2. LLM Planner decomposes instruction into ordered subtasks

3. Risk Classifier assigns tier: Read-Only / Low-Risk Write /
   High-Risk Destructive / Network Egress

4. For each subtask:
   ┌─────────────────────────────────────────────────┐
   │ a. SnapshotEngine: git stash + SHA-256 manifest  │
   │ b. DockerExecutor: ephemeral container spawned    │
   │ c. Tool executes inside sandbox                   │
   │ d. Container destroyed, stdout/stderr captured    │
   │ e. Diff computed, inverse-action saved to ledger  │
   │ f. Ledger entry HMAC-SHA256 signed                │
   └─────────────────────────────────────────────────┘

5. If High-Risk → UI pauses for user confirmation

6. Result Aggregator collects outputs, reports summary

7. Revert requested?
   ┌─────────────────────────────────────────────────┐
   │ a. Ledger queried for target action(s)            │
   │ b. Inverse-action executed in reverse order        │
   │ c. State verified against pre-state manifest hash  │
   │ d. Revert event appended to immutable audit trail  │
   └─────────────────────────────────────────────────┘

Features

Zero-Trust Sandboxing

Every shell command, file write, and API call runs in an ephemeral Docker container with a hardened Alpine Linux base image.

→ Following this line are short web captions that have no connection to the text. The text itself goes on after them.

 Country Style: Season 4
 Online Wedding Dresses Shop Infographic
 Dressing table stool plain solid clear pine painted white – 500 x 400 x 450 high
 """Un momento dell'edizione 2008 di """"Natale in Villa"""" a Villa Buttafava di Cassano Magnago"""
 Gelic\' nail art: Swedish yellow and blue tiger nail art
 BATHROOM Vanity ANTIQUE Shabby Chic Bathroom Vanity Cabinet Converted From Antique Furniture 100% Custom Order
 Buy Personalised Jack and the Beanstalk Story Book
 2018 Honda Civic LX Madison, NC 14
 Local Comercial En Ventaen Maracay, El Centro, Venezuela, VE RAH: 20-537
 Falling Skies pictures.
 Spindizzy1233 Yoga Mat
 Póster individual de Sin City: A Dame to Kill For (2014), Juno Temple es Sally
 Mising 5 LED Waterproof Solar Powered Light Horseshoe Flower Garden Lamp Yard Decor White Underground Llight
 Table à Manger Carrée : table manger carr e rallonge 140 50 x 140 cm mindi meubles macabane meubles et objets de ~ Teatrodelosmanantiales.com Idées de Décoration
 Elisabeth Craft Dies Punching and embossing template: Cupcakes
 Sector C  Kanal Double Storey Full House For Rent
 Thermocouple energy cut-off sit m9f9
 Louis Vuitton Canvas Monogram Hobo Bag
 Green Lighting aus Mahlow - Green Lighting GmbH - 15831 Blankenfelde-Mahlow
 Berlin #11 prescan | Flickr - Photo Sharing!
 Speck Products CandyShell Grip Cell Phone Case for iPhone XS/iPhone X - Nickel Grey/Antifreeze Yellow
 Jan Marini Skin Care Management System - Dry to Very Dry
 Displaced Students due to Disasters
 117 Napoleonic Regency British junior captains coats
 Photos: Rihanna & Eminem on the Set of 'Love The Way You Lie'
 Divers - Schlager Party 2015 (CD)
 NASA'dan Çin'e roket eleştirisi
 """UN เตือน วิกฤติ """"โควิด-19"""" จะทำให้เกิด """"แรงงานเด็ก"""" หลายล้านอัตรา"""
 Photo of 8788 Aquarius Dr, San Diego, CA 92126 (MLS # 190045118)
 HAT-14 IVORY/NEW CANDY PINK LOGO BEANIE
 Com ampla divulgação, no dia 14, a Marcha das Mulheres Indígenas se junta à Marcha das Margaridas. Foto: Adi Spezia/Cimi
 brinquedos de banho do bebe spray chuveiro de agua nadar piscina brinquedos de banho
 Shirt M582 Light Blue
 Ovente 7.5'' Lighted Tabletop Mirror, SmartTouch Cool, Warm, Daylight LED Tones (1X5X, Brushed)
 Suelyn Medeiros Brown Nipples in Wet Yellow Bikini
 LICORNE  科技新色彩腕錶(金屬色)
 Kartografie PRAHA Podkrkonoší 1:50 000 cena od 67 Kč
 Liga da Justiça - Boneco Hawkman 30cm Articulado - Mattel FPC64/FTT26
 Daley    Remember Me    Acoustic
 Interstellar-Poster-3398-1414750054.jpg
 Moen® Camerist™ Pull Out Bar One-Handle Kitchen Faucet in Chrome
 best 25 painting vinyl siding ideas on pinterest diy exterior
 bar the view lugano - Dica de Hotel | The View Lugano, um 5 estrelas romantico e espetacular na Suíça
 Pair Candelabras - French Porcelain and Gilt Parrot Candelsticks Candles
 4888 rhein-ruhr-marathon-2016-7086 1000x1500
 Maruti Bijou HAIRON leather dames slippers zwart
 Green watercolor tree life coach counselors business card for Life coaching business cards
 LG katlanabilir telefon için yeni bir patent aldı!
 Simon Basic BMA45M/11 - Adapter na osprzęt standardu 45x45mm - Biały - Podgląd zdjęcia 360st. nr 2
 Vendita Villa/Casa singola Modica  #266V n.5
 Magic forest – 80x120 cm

The container is destroyed immediately after execution.

Hardening Measure	Configuration
Seccomp profile	Default-deny syscall filter — blocks `ptrace`, `mount`, `unshare`, `keyctl`, `bpf`
Linux capabilities	All dropped; only `CAP_SETUID`/`CAP_SETGID` if strictly needed
User	Non-root `uid=1000` — no `sudo`, no privilege escalation
Root filesystem	Read-only — only `/workspace` (bind mount) and `/tmp` (tmpfs) are writable
Network	`none` by default — per-domain allowlist required for any outbound access
Resource limits	512 MB memory, 1.0 CPU core, 128 PIDs, 300s timeout
tmpfs	`/tmp` mounted `rw,noexec,nosuid,size=64m`
Container lifecycle	Created → run → force-remove — no lingering state

AES-256-GCM Encryption at Rest

All user credentials, workspace files, and the action ledger are encrypted before touching disk.

User Password
    │
    ▼
Argon2id (64 MB, 3 iterations, 1 parallelism)
    │
    ▼
256-bit Master Key ──── never persisted to disk
    │
    ├─► AES-256-GCM ◄── all data at rest
    │
    ├─► SQLCipher ◄──── database encryption
    │
    └─► HKDF-SHA256 ◄── HMAC signing sub-key

Key derivation: Argon2id with 64 MB memory, 3 iterations, 16-byte random salt
AEAD: AES-256-GCM provides both confidentiality and integrity
Unique nonce: Fresh 96-bit random nonce per encryption — catastrophic to reuse
File vault: Encrypted envelope per file; filename = SHA-256 of original path (metadata protection)
Database: SQLCipher with PRAGMA key, WAL mode, HMAC-SHA512 integrity per page

Full Action Revert

Every action is snapshot-prepped, diff-recorded, and revertible — including multi-step pipelines.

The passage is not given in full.